Lead Opinion
The Morrison Milling Company (“MMC”) appeals a district court’s remand of Roxanne Hook’s negligence action against the company. MMC argues that Hook’s negligence claim is preempted by the Employment Retirement Income Security Act of 1974 (“ERISA”). 29 U.S.C. §§ 1001-1461. Because we conclude that Hook’s claim does not relate to MMC’s ERISA plan, and therefore is not preempted, we affirm the district court’s decision to remand Hook’s suit to state court.
I.
Texas’ workers’ compensation scheme resembles the workers’ compensation schemes of many other states. The Texas Workers’ Compensation Act (“TWCA”), for example, provides that any benefits distributed pursuant to the TWCA are an employee’s exclusive remedy for any work-related injuries or death. ' Tex.Rev.Civ.StatAnn. art. 8308-4.01(a) (Vernon Supp.1993).
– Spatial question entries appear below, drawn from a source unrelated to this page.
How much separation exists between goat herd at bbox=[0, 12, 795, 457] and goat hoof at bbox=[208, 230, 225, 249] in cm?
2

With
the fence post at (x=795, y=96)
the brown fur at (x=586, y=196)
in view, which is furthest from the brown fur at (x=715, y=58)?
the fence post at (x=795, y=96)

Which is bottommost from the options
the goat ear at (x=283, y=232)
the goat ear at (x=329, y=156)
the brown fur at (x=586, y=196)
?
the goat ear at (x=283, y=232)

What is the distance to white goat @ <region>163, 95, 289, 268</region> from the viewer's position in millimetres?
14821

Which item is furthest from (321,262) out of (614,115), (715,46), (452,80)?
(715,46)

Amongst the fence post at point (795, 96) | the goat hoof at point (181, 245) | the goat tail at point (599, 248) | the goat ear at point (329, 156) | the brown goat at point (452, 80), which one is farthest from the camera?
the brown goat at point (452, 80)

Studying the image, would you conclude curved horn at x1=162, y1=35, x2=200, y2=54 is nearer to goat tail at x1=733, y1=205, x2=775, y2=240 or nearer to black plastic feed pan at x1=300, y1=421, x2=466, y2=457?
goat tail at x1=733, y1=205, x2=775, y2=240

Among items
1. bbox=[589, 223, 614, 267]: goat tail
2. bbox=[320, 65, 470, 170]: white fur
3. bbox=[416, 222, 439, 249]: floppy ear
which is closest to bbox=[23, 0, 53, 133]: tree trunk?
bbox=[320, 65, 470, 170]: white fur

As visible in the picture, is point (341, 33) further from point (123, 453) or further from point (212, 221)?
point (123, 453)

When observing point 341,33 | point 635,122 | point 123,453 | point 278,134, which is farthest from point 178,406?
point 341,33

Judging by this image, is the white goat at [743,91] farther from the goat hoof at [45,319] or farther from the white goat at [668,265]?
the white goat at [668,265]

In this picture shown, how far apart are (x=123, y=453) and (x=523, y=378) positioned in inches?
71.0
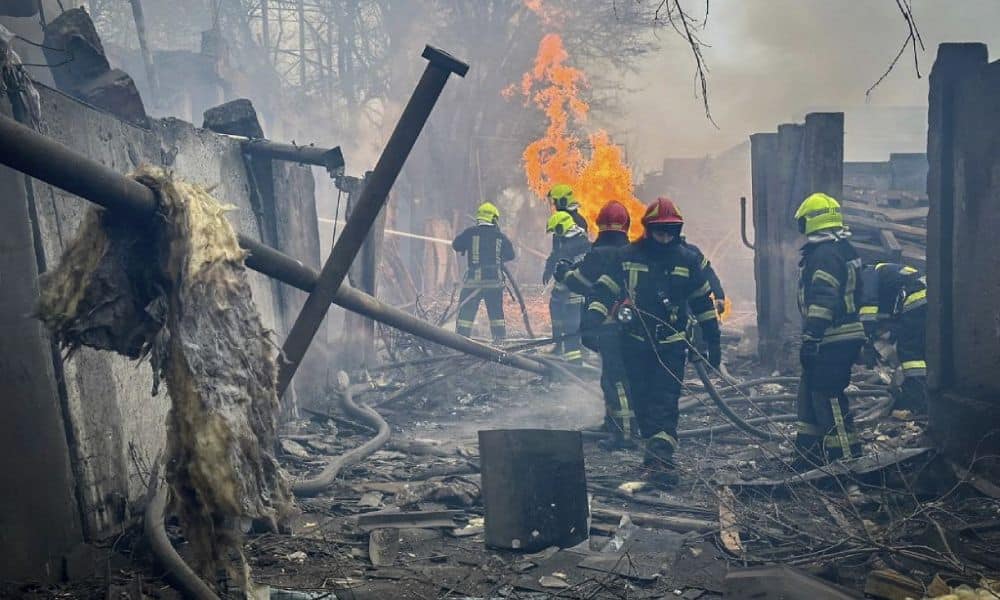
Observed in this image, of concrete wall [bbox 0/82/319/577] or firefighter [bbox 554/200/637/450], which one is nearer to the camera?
concrete wall [bbox 0/82/319/577]

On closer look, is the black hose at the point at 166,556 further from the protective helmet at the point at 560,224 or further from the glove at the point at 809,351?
the protective helmet at the point at 560,224

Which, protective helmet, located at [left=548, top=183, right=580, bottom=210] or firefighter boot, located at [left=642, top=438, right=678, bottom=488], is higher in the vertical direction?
protective helmet, located at [left=548, top=183, right=580, bottom=210]

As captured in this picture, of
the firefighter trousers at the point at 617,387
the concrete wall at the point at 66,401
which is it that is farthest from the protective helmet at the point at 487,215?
the concrete wall at the point at 66,401

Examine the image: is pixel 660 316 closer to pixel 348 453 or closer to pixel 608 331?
pixel 608 331

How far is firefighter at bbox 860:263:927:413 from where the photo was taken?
7805 mm

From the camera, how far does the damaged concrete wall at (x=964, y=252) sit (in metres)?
5.51

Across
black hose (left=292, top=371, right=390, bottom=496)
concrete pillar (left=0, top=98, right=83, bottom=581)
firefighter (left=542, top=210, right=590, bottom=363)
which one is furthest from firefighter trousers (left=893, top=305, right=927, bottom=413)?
concrete pillar (left=0, top=98, right=83, bottom=581)

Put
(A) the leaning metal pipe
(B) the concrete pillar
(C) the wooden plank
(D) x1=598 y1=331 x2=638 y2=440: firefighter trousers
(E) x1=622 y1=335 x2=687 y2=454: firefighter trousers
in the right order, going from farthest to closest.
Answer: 1. (D) x1=598 y1=331 x2=638 y2=440: firefighter trousers
2. (E) x1=622 y1=335 x2=687 y2=454: firefighter trousers
3. (C) the wooden plank
4. (B) the concrete pillar
5. (A) the leaning metal pipe

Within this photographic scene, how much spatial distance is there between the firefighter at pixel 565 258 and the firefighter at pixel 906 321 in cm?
384

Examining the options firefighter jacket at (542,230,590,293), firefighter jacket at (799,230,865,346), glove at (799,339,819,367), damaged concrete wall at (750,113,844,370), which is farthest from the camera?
firefighter jacket at (542,230,590,293)

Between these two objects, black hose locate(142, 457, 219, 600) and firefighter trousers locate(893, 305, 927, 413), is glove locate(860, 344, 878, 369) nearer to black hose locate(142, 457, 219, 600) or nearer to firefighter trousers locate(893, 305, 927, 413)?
firefighter trousers locate(893, 305, 927, 413)

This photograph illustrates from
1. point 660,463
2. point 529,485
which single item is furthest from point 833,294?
point 529,485

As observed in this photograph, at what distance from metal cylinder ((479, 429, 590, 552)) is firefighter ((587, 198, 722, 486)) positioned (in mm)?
1827

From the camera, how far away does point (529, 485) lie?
16.0 feet
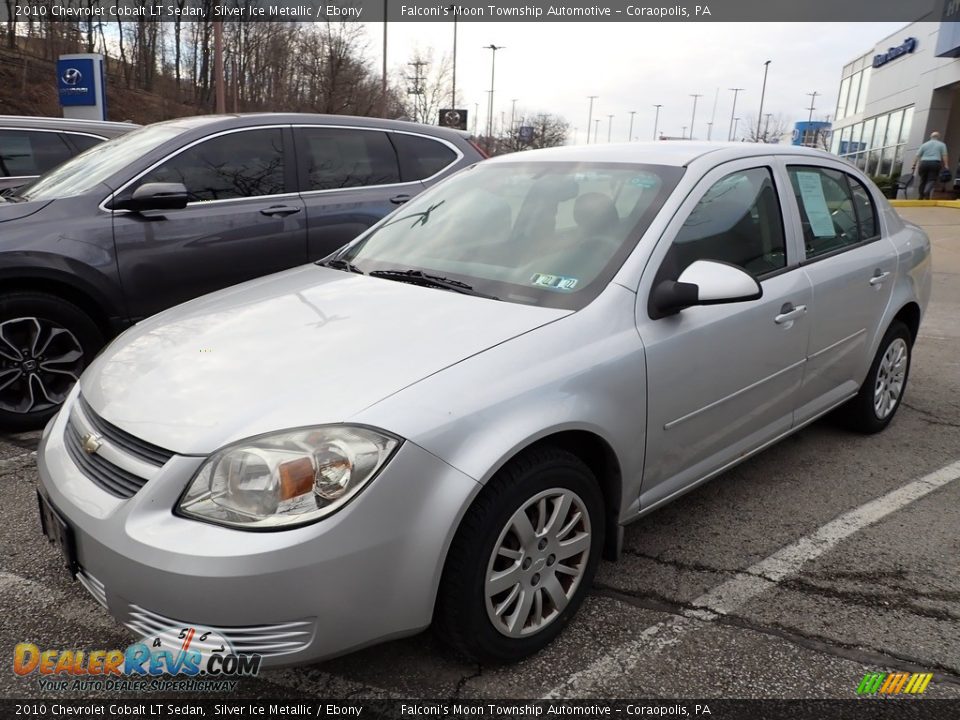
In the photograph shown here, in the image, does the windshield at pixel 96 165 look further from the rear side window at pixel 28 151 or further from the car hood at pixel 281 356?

Notwithstanding the risks associated with “opting out,” MMC in March 1989 elected to discontinue workers’ compensation insurance and began offering the Interim Employee Welfare Benefit Plan. The Plan pays enroll-ees:
certain benefits for personal injuries suffered in the course of their employment, or for death resulting from such injuries, without the necessity of showing negligence on the part of the Company, and to provide for the continuation or partial continuation of their weekly salary or wages that would otherwise be lost as a result of their inability to work because of injury or illness incurred on the job.
The parties do not dispute that the Plan is governed by ERISA See 29 U.S.C. § 1002(1). While participation in the plan is voluntary, MMC requires employees who elect to participate to sign an enrollment and waiver form, which is an entirely separate document. Paragraph 3 of the form states:
In consideration of my election to enroll in, and thus become eligible to receive benefits under, the Interim Plan, I hereby waive my rights under Tex.Rev.Civ.Stat.*779 AnN. art. 8306, § 4,[3 ] to bring suit and recover judgment against the Company and its directors, officers, agents, and employees for any damages sustained by reason of any personal injury received in the course of my employment by the Company, or by reason of death resulting from such injury. By electing to enroll in the Interim Plan, I agree that benefits payable under the Interim Plan shall be the exclusive remedy for me or my legal beneficiaries arising from any such personal injury or death.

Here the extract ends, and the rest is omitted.